TEXT FOR ANALYSIS below:
Choosing Your Plastic Surgeon
The most important decision you can make with respect to your health and well being besides leading a healthy lifestyle full of exercise and healthy foods, is what doctor you choose. In this day and age because medical reimbursement from insurance companies has decreased, all types of physicians are trying to do more and more elective cash pay types of procedures. Every doctor everywhere is doing any and everything nowadays whether they were trained in residency or not to perform those procedures. Arizona has no scope of practice laws, which prevents doctors from performing procedures outside of the specialty they were trained in.
Sometimes it is hard to determine who is qualified to do a procedure. Does your Gynecologist inject Botox and filler? Does your Dentist sell HCG? Does your Internal Medicine doctor perform liposuction? Does it even matter?
End of TEXT FOR ANALYSIS.
EXTRACTED RECORDS below:
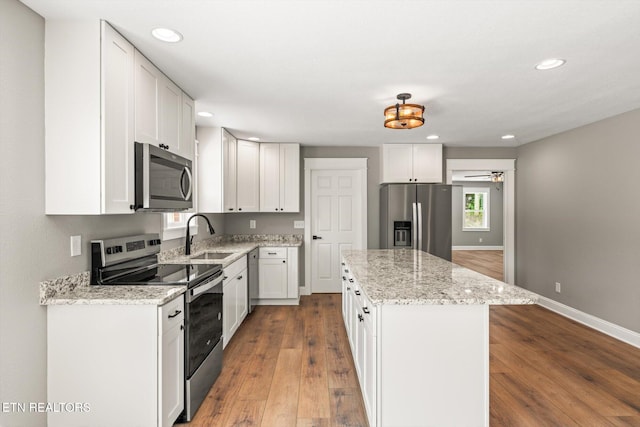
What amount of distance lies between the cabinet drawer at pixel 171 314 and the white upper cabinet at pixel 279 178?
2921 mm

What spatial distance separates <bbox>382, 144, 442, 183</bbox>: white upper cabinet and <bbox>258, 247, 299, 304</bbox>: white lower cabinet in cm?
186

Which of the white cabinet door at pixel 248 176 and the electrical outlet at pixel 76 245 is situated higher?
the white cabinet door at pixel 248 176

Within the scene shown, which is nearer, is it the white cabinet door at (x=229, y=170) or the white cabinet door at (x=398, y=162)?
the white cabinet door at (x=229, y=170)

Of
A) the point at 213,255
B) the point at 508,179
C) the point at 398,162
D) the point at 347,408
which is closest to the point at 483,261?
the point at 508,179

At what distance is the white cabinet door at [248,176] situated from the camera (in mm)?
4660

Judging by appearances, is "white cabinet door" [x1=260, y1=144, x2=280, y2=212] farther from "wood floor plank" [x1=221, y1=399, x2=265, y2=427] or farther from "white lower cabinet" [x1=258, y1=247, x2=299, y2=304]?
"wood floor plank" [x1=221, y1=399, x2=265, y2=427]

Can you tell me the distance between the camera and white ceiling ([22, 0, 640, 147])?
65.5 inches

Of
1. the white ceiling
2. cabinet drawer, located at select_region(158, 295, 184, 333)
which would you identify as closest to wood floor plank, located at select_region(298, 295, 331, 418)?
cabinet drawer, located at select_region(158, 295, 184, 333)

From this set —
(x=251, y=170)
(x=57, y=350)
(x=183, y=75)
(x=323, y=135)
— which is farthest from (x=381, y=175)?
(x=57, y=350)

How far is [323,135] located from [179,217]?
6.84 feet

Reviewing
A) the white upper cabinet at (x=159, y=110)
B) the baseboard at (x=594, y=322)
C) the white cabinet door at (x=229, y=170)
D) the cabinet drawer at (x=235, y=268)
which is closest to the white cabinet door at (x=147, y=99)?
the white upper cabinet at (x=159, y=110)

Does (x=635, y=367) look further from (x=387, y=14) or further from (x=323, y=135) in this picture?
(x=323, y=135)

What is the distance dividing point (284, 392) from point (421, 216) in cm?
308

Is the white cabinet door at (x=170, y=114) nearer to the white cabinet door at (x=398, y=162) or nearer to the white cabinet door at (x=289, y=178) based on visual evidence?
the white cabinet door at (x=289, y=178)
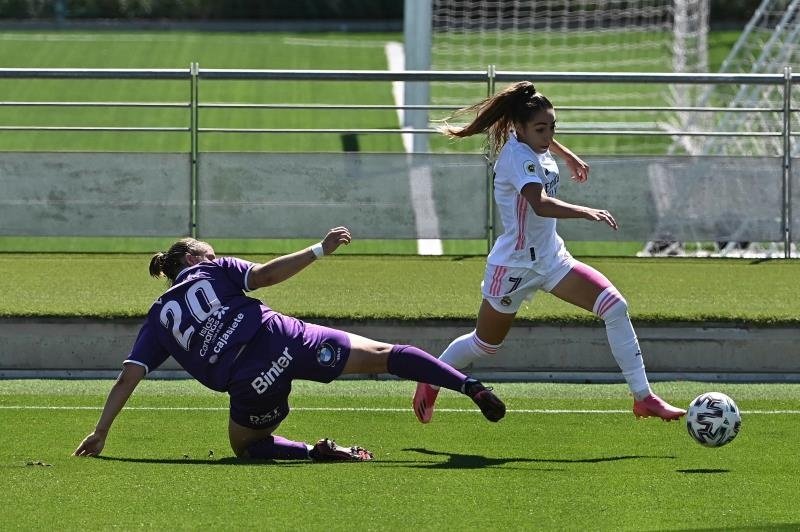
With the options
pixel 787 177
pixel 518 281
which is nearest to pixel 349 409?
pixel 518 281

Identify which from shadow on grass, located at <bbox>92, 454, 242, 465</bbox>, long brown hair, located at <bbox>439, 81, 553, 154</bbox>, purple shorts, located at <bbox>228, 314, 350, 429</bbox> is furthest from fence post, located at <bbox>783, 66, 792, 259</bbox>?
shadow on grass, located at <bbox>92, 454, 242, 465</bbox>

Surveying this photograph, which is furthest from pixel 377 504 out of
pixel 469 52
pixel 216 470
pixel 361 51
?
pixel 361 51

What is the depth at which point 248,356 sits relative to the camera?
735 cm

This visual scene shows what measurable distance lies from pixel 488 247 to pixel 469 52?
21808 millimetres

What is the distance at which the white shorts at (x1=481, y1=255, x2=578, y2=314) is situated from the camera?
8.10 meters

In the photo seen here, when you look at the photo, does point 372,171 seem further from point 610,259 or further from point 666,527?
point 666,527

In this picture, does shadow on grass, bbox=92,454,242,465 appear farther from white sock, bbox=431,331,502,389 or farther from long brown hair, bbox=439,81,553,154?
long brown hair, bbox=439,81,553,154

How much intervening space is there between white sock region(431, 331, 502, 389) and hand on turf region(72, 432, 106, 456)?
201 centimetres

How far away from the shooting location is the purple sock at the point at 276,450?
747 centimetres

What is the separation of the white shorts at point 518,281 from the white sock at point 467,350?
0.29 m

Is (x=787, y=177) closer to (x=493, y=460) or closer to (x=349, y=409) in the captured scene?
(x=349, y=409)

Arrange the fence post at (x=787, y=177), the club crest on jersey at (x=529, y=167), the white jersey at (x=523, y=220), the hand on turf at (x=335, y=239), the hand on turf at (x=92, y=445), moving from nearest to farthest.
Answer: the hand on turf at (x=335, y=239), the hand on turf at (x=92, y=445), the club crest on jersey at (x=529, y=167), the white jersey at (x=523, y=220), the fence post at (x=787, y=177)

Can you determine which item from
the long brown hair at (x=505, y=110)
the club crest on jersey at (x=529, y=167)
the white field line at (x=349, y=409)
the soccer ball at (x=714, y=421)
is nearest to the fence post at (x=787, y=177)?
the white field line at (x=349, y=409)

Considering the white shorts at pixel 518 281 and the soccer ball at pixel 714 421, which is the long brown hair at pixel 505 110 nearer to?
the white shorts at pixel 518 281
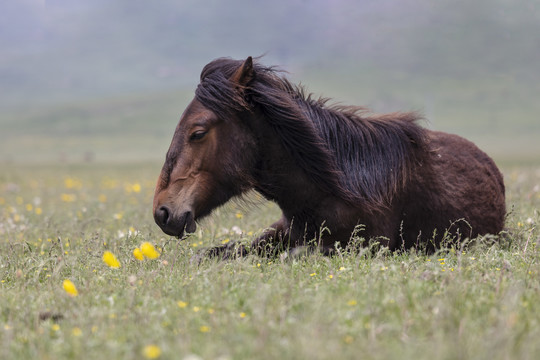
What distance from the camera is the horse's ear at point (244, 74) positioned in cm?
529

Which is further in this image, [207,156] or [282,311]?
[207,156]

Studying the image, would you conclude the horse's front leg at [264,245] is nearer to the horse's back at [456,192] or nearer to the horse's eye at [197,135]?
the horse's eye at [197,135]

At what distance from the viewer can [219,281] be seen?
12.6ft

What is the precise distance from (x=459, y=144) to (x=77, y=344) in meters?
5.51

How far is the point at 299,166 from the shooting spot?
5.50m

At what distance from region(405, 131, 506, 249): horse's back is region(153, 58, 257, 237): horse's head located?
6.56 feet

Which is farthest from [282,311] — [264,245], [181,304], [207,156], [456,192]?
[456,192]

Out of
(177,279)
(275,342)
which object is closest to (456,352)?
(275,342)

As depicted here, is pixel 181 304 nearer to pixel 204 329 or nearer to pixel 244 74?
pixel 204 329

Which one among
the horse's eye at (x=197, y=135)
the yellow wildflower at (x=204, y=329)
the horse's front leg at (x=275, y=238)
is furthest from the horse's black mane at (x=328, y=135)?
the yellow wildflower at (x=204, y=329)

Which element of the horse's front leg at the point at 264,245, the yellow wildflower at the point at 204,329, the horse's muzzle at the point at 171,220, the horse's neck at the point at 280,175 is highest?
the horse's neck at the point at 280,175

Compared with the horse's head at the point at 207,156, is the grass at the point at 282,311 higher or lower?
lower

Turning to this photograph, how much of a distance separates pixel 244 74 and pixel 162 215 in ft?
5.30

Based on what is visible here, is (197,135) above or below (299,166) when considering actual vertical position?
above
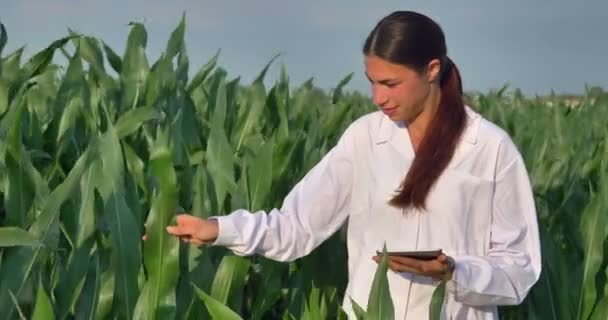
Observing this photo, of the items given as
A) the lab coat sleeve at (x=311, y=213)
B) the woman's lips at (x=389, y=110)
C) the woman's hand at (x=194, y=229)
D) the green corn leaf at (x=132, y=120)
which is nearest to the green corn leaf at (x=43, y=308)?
End of EXTRACTED RECORDS.
> **STUDY QUESTIONS**
1 > According to the text on choosing a plastic surgeon, what change has led physicians of all types to take on more elective cash pay procedures?
2 > Quote the stretch of the text on choosing a plastic surgeon from "Choosing Your Plastic" through "were trained in.".
Answer using only the text on choosing a plastic surgeon.

> **SOLUTIONS BY TASK**
1 > Medical reimbursement from insurance companies has decreased.

2 >
Choosing Your Plastic Surgeon
The most important decision you can make with respect to your health and well being besides leading a healthy lifestyle full of exercise and healthy foods, is what doctor you choose. In this day and age because medical reimbursement from insurance companies has decreased, all types of physicians are trying to do more and more elective cash pay types of procedures. Every doctor everywhere is doing any and everything nowadays whether they were trained in residency or not to perform those procedures. Arizona has no scope of practice laws, which prevents doctors from performing procedures outside of the specialty they were trained in.